A
redatora de um jornal me telefona e pede minha opinião sobre a nova
moda dos seios nus. Esse tipo de enquetinha pelo telefone me aflige,
pois assim de momento jamais me ocorre uma resposta passavelmente
inteligente.
Respondo
com evasivas, mas ela insiste. Acho bonito? Acho imoral?
— Ah,
minha filha, só vendo.
— Só
vendo, como?
— Você
põe o tal monoquíni e venha aqui em casa. Sem ver eu não posso dar
uma opinião.
Ela
me chama de engraçadinho, muito zangada, o que me consterna um
pouco. Afinal de contas é uma colega de jornalismo, uma jovem que
está trabalhando, ganhando sua vida, e eu respeito muito isso, não
gosto de destratar ninguém. Peço-lhe desculpas, se caso minha
resposta a chocou. Ela faz uma pergunta imprevista: — O senhor
deixaria sua filha usar essa moda?
— Deixaria...
isto é, não sei...
Um
silêncio. Ela parece hesitar um pouco em fazer outra pergunta, e
afinal se decide: — Que idade tem sua filha?
Com
delicadeza protesto que não desejo dar uma entrevista sobre minha
família. Não gostaria de ver filha minha envolvida nessa coisa de
entrevista de jornal; dá uma fofoca...
— Mas
o senhor não pode me dizer que idade tem sua filha?
— Não,
não posso. Para lhe falar com franqueza, eu não tenho, nunca tive
uma filha. É um ponto de melancolia em minha vida. Ter uma filha!

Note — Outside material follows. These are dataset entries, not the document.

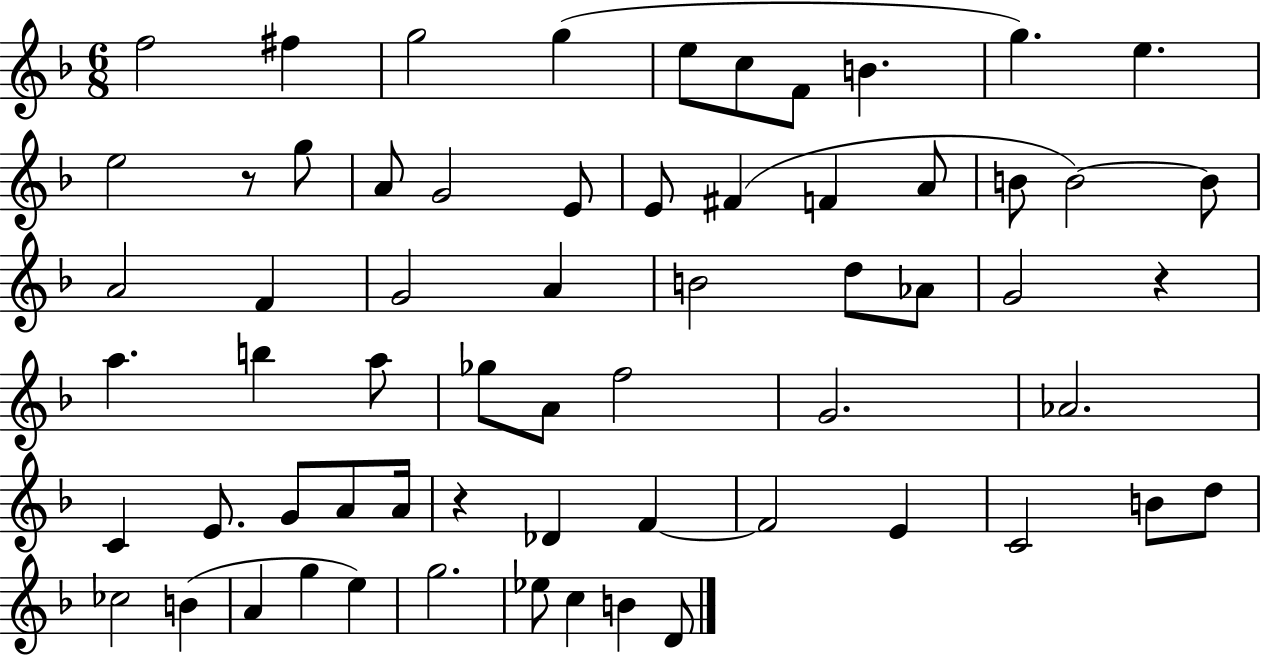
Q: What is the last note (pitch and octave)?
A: D4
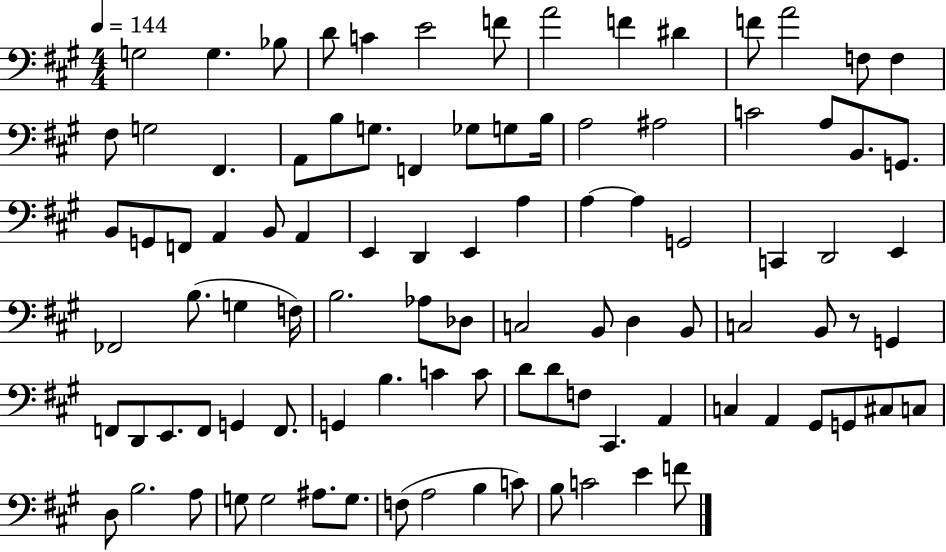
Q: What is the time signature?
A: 4/4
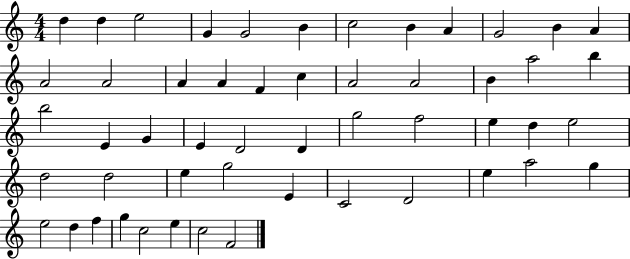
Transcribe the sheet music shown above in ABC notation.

X:1
T:Untitled
M:4/4
L:1/4
K:C
d d e2 G G2 B c2 B A G2 B A A2 A2 A A F c A2 A2 B a2 b b2 E G E D2 D g2 f2 e d e2 d2 d2 e g2 E C2 D2 e a2 g e2 d f g c2 e c2 F2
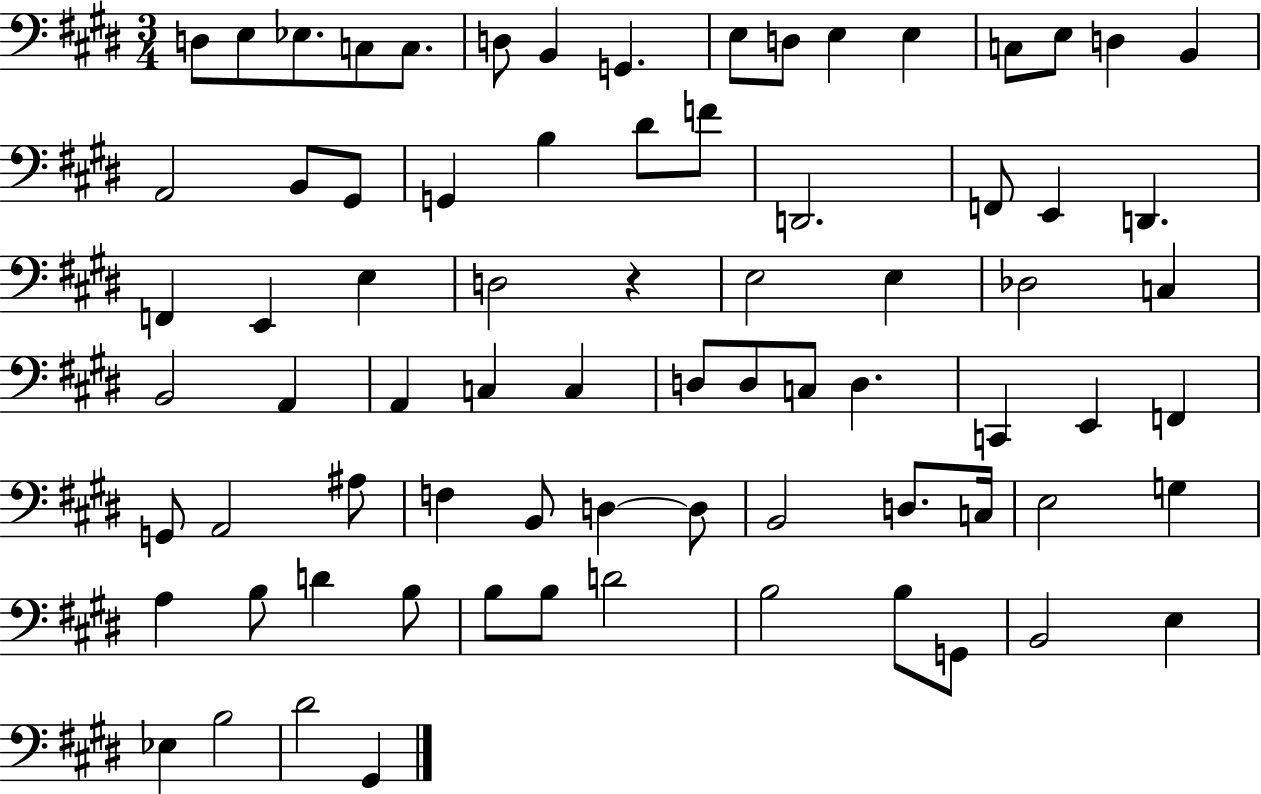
D3/e E3/e Eb3/e. C3/e C3/e. D3/e B2/q G2/q. E3/e D3/e E3/q E3/q C3/e E3/e D3/q B2/q A2/h B2/e G#2/e G2/q B3/q D#4/e F4/e D2/h. F2/e E2/q D2/q. F2/q E2/q E3/q D3/h R/q E3/h E3/q Db3/h C3/q B2/h A2/q A2/q C3/q C3/q D3/e D3/e C3/e D3/q. C2/q E2/q F2/q G2/e A2/h A#3/e F3/q B2/e D3/q D3/e B2/h D3/e. C3/s E3/h G3/q A3/q B3/e D4/q B3/e B3/e B3/e D4/h B3/h B3/e G2/e B2/h E3/q Eb3/q B3/h D#4/h G#2/q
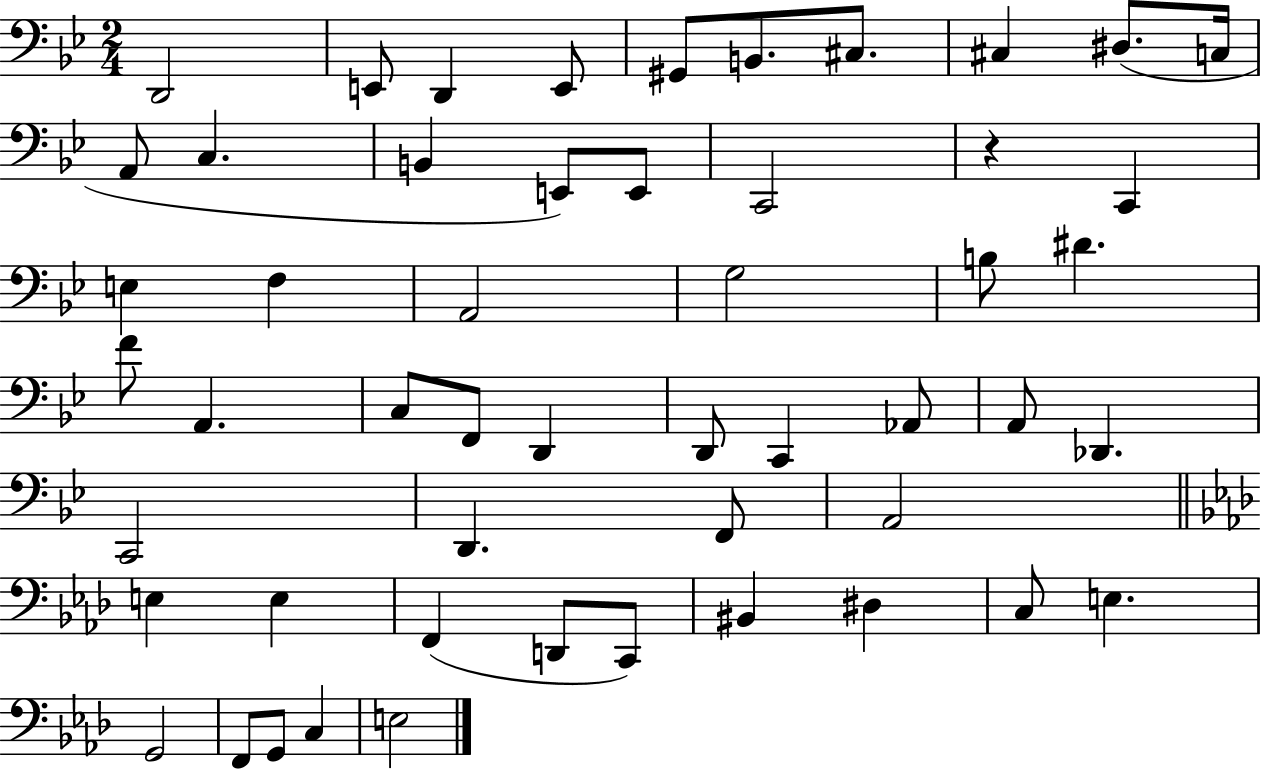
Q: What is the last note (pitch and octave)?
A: E3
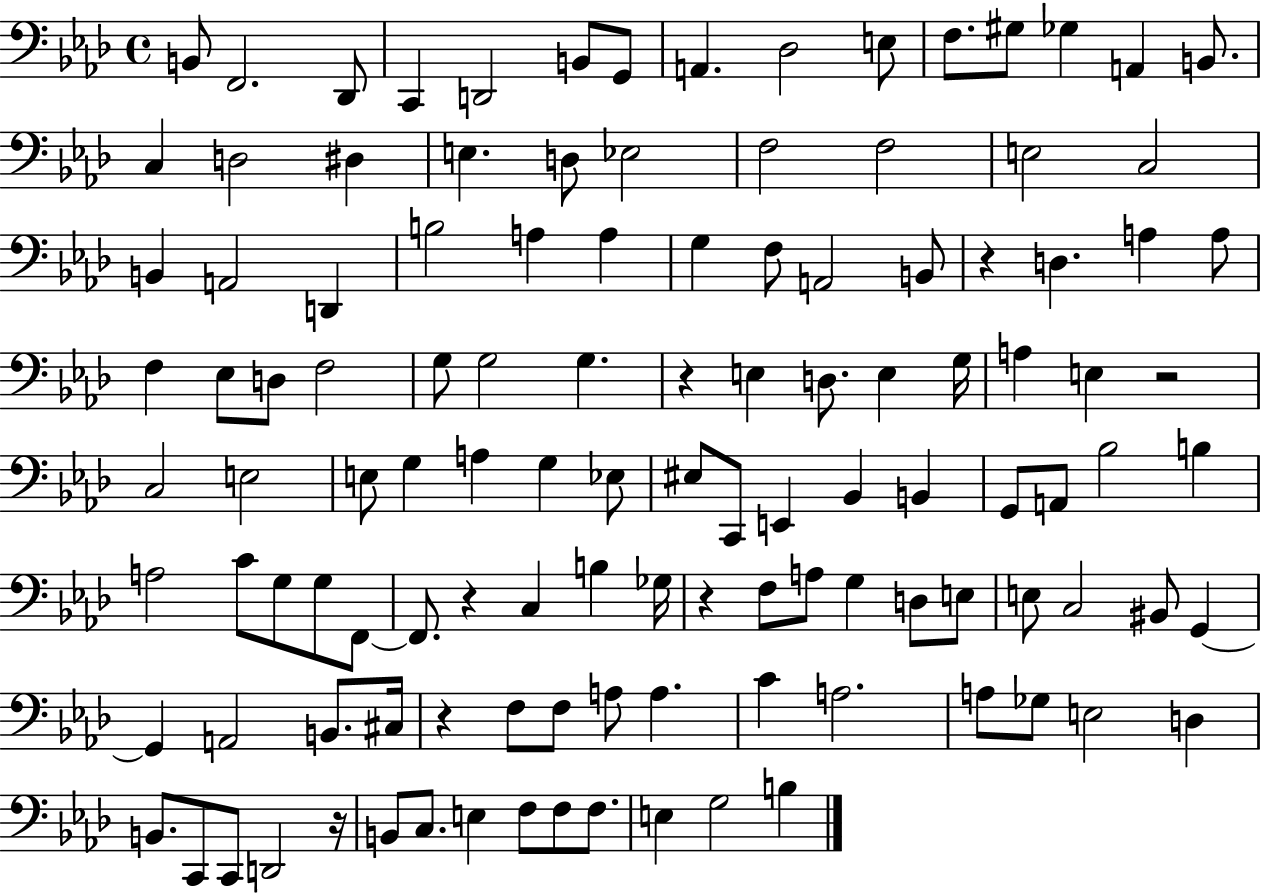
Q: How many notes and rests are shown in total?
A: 119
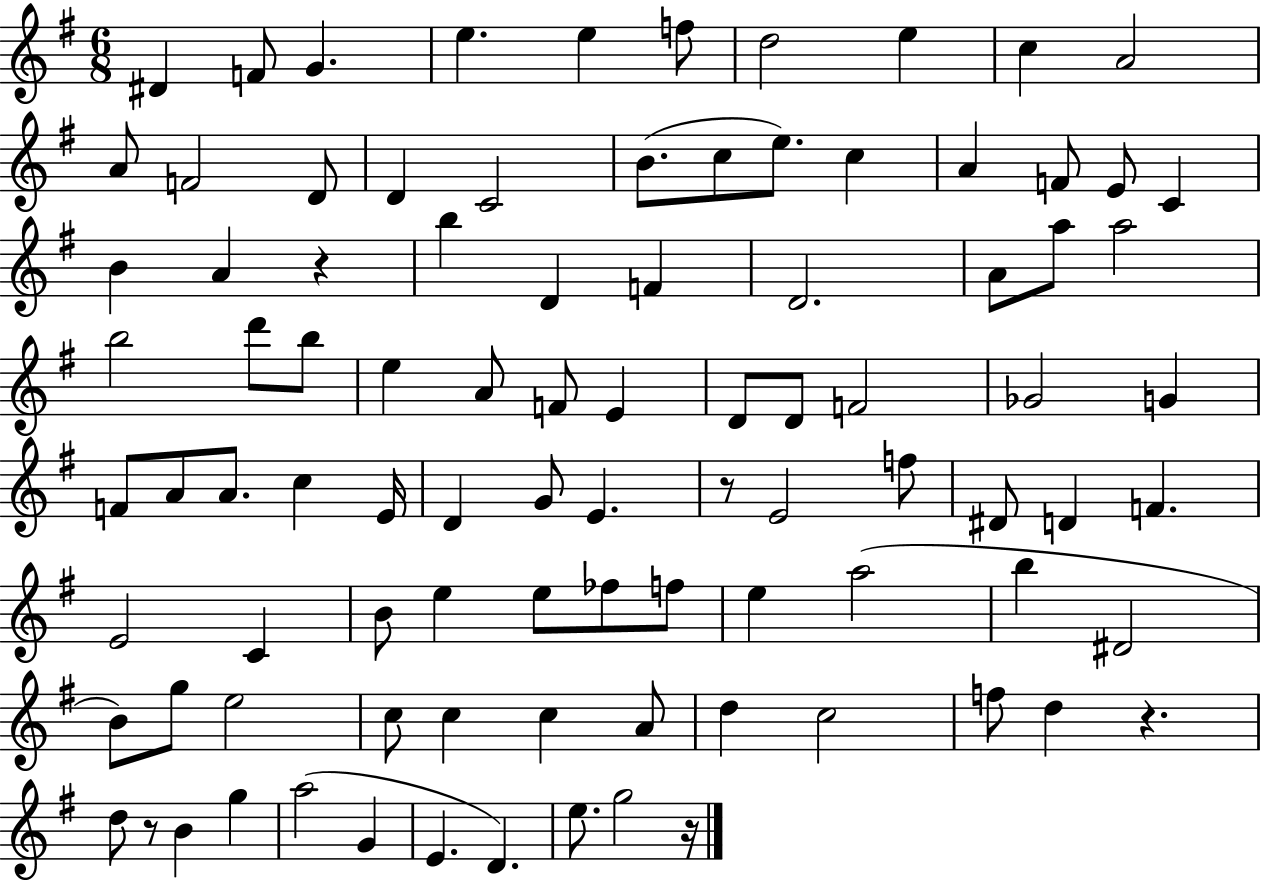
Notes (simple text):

D#4/q F4/e G4/q. E5/q. E5/q F5/e D5/h E5/q C5/q A4/h A4/e F4/h D4/e D4/q C4/h B4/e. C5/e E5/e. C5/q A4/q F4/e E4/e C4/q B4/q A4/q R/q B5/q D4/q F4/q D4/h. A4/e A5/e A5/h B5/h D6/e B5/e E5/q A4/e F4/e E4/q D4/e D4/e F4/h Gb4/h G4/q F4/e A4/e A4/e. C5/q E4/s D4/q G4/e E4/q. R/e E4/h F5/e D#4/e D4/q F4/q. E4/h C4/q B4/e E5/q E5/e FES5/e F5/e E5/q A5/h B5/q D#4/h B4/e G5/e E5/h C5/e C5/q C5/q A4/e D5/q C5/h F5/e D5/q R/q. D5/e R/e B4/q G5/q A5/h G4/q E4/q. D4/q. E5/e. G5/h R/s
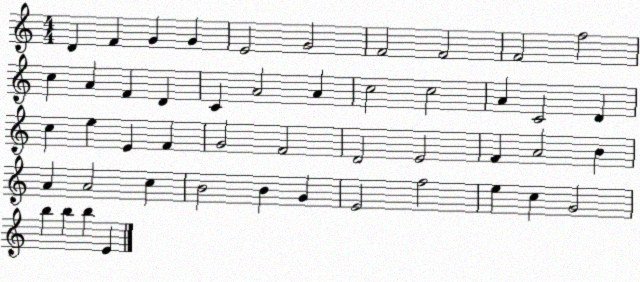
X:1
T:Untitled
M:4/4
L:1/4
K:C
D F G G E2 G2 F2 F2 F2 f2 c A F D C A2 A c2 c2 A C2 D c e E F G2 F2 D2 E2 F A2 B A A2 c B2 B G E2 f2 e c G2 b b b E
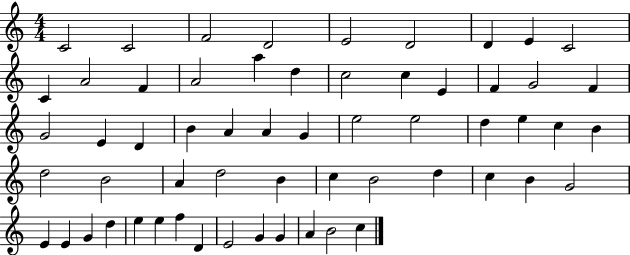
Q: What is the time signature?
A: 4/4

Como eu gostaria de minha filha!
— Mas
então como é que o senhor disse que deixava?
— Que
deixava o quê?
— Ora,
sua filha usar a moda nova! O senhor está brincando? Se não quer
dar entrevista, é uma coisa, mas se o senhor quer brincar comigo não
acho graça nenhuma, não precisa inventar que tem uma filha...
— Foi
você quem falou de minha filha, não fui eu. Acredite que não estou
brincando, estou falando sério: tenho mesmo uma certa tristeza em
não ter tido uma filha. Agora é tarde, mesmo porque para ter uma
filha seria preciso ter mulher; isso complica muito as coisas, não
acha? Esse negócio de ter mulher é fogo. Enfim, o melhor é a gente
se conformar; quem não tem filha, o jeito é gostar das filhas dos
outros... Você é filha de quem?
— Eu?
O que é que o senhor tem com isso? Quer saber de uma coisa? Eu até
aprecio as coisas que o senhor escreve, nunca pensei que tivesse uma
conversa tão cretina.
Fico
novamente consternado, e procuro me desculpar: — Bem, eu não quero
insinuar que você seja filha de ninguém. Pelo amor de Deus, não me
leve a mal, mas esse negócio de entrevistinha pelo telefone não dá
certo mesmo, minha filha...
— Não
me chame de minha filha!
— Desculpe,
é uma maneira de dizer, eu não quero insinuar nada, me acredite. E
olhe: se você quiser usar a tal moda, não se preocupe comigo, está
ouvindo? Eu já tenho visto tanta coisa neste mundo que,
francamente...
Mas
corto a frase no meio, porque ela desligou.